■ **AUSGEWÄHLTE PASSAGE**
========================

Die Stadt tut schon alles – sagt sie
Fest steht aber auch: Noch teurer wäre es, nichts zu tun und der Klimakrise einfach ihren freien Lauf zu lassen. Doch diese Botschaft scheint noch nicht überall angekommen zu sein: Nur ein Viertel der Städte und Kreise, die Correctiv geantwortet haben, verfügen über ein Klimaanpassungskonzept. In Sachsen-Anhalt haben 82 Prozent weder ein Konzept noch planen sie eines. Anders in NRW. Dort hat mehr als die Hälfte der kreisfreien Städte und Kreise ein Konzept.
Deshalb zurück zum „Schirm für Münster“. Wie viel hat die Stadt denn schon in Sachen Klimaanpassung geleistet? Laut Correctiv-Umfrage steht Münster vorbildlich dar. Logisch, denn die Stadt hat ja auch den Fragebogen ausgefüllt. Egal ob beim Hitze- oder Hochwasserschutz: Die Stadt schreibt, sie habe bereits alle möglichen Maßnahmen umgesetzt.
Super, Problem gelöst. Oder? Teresa Häuser vom Klimaentscheid Münster sagt, die Stadt passe sich zwar in einigen Bereichen an die Klimakrise an, aber eben nicht im großen Stil. Mit der Anpassung sei es wie mit der Klimaneutralität. Es fehle laut Häuser ein Plan, der die nötigen Schritte aufzeigt, um die Klimakrise abzufedern. Die Stadt schreibt in der Correctiv-Umfrage, sie entsiegle zum Beispiel Flächen, pflanze Bäume und baue Hochwasserrückhaltebecken. Das stimmt alles, sagt Häuser. Aber bisher seien es eben nur punktuelle Verbesserungen. Es fehle ein Konzept für die gesamte Stadt.
Ich habe bei der Stadt nachgefragt und um konkrete Beispiele gebeten. Im Rahmen meiner Frist habe ich leider keine Antworten vom Presseamt bekommen. Falls sich die Stadt noch meldet, liefere ich die Stellungnahme im RUMS-Brief nach.
Die Übertragbarkeit fehlt, die Abkehr vom Wachstum auch
Trotzdem zwei Beispiele: Die Stadt hat den Kinderbach in Kinderhaus renaturiert, aber eben nicht alle Flüsse in Münster. Für die Wolbecker Straße gibt es Vorschläge, um dort die Verkehrswende voranzutreiben, aber eben nicht für alle Straßen. Alles schön und gut. Teresa Häuser kritisiert, dass die Stadt diese Maßnahmen nicht auf alle relevanten Stellen überträgt.
Es sind also kleine Schritte, die die Stadt in Richtung Klimaanpassung geht. Man könnte es aber auch härter ausdrücken und von Klima-PR oder Greenwashing sprechen. Dazu gibt es noch einen zweiten Kritikpunkt des Klimaentscheids: Die Stadt setze weiterhin auf Wachstum, sagt Teresa Häuser.

========================

■ **DATENSATZAUSZUG**
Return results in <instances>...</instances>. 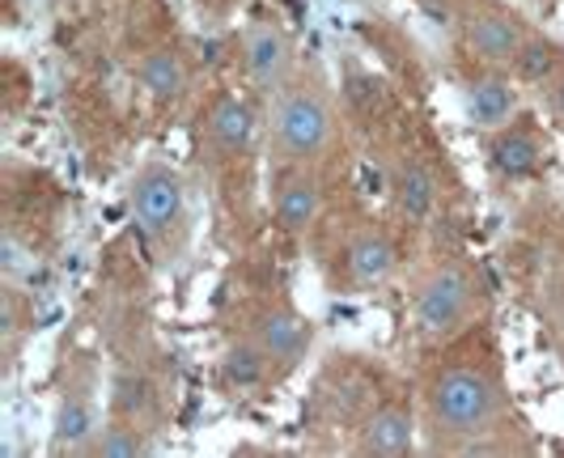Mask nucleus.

========================

■ **AUFGABE**
Gib den Abschnitt des Textes über Klimaanpassung in Münster von „Die Stadt tut“ bis einschließlich „möglichen Maßnahmen umgesetzt.“ aktualisiert wieder, indem du „Sachsen-Anhalt“ durch „Thüringen“ ersetzt.

■ **SCHRIFTLICHE LÖSUNG**
Die Stadt tut schon alles – sagt sie
Fest steht aber auch: Noch teurer wäre es, nichts zu tun und der Klimakrise einfach ihren freien Lauf zu lassen. Doch diese Botschaft scheint noch nicht überall angekommen zu sein: Nur ein Viertel der Städte und Kreise, die Correctiv geantwortet haben, verfügen über ein Klimaanpassungskonzept. In Thüringen haben 82 Prozent weder ein Konzept noch planen sie eines. Anders in NRW. Dort hat mehr als die Hälfte der kreisfreien Städte und Kreise ein Konzept.
Deshalb zurück zum „Schirm für Münster“. Wie viel hat die Stadt denn schon in Sachen Klimaanpassung geleistet? Laut Correctiv-Umfrage steht Münster vorbildlich dar. Logisch, denn die Stadt hat ja auch den Fragebogen ausgefüllt. Egal ob beim Hitze- oder Hochwasserschutz: Die Stadt schreibt, sie habe bereits alle möglichen Maßnahmen umgesetzt.